Opposition parties in the Caribbean are victims of democratic exclusion

Dear Editor,

Some observers are taking the AFC to task for not doing more. They correctly claim that the AFC has gone silent. The AFC, through the pen of Ms Holder, has responded by pointing out that it has been doing quite a lot. But both the AFC and the critics miss the larger point. The AFC cannot objectively be much more effective than it is for two major reasons.

First, it is quite difficult for opposition parties in the Caribbean to meaningfully contribute to national decision making; they are the victims of “democratic exclusion.” Ms Holder herself complained about this when she was MP for another party. The AFC made a deliberate choice to become a conventional party and seek change solely through the conventional system of winner-take-all elections. In doing so it locked itself in a corner with little or no room to manoeuvre. It deliberately chose “democratic exclusion,” including exclusion from the media which it now complains about. At one point the AFC declared itself a movement, but movements don’t choose the electoral arena as their chief battleground. Perhaps those who are now surprised at the AFC’s situation believed that the party is a movement.

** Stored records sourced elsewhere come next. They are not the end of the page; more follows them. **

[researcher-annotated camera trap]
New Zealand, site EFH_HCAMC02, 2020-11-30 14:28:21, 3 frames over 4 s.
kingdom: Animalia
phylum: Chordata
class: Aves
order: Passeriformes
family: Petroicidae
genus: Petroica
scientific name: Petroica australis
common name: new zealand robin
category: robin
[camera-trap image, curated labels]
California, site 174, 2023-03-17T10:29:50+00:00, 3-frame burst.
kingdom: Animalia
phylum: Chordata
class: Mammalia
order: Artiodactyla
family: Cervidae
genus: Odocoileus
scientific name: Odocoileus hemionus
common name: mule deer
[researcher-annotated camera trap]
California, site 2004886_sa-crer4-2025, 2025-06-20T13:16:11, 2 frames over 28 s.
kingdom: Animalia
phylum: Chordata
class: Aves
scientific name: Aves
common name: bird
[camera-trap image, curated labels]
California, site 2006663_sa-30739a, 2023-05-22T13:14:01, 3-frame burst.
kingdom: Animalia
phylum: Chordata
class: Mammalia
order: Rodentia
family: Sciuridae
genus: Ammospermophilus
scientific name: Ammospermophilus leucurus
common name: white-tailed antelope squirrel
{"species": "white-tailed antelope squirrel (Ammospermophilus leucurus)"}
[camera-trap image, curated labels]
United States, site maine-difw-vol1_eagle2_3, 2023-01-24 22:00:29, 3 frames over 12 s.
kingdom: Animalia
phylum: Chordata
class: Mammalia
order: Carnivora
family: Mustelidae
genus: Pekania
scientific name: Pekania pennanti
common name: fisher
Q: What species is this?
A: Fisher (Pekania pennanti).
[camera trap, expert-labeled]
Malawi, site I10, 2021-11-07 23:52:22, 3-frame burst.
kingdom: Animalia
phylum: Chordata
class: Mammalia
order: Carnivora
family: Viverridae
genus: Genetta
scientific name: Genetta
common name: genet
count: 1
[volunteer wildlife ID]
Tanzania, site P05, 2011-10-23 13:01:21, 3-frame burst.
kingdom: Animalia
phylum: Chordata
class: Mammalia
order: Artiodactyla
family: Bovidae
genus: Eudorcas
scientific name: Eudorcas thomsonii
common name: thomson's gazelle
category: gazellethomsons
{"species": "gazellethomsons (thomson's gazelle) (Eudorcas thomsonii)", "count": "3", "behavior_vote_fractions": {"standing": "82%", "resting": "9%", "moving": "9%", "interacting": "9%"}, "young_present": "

The PNC is the only opposition party in Guyana with the capacity to wriggle itself out of such a corner. But even the PNC’s capacity to do so has been seriously diminished since the 2006 election when it was forced to follow the AFC’s lead and contest an election that the opposition should not have contested. Elections under the present circumstances reinforce “democratic exclusion” or what Professor Freddy Kissoon calls “elected dictatorship.” Any party with any political sense should recognize that the objective is not to fight elections as an end in itself but to fight for new and democratic conditions for elections so that they become solutions rather than the problem they are now.

A second reason for the AFC’s ineffectiveness lies in the reluctance and/or inability of opposition party leaders across the board to use the little space in the system to undermine and expose it. The point I am getting at is that despite the inherent exclusionary nature of the present system there is still some space for the opposition to slow down the pressure.

You would not change the system but you can soften it enough to make it less resistant to change. But this requires an understanding of politics and society beyond chat and intrigue. It also requires a large vision beyond winning an election. The AFC has five MPs, more than any “third party” has had since 1968. How come the effect is less than those in previous parliaments that only had one or two MPs? Ms Holder must know that she did more in one month as an MP in the last parliament that she has done in one year in the current parliament.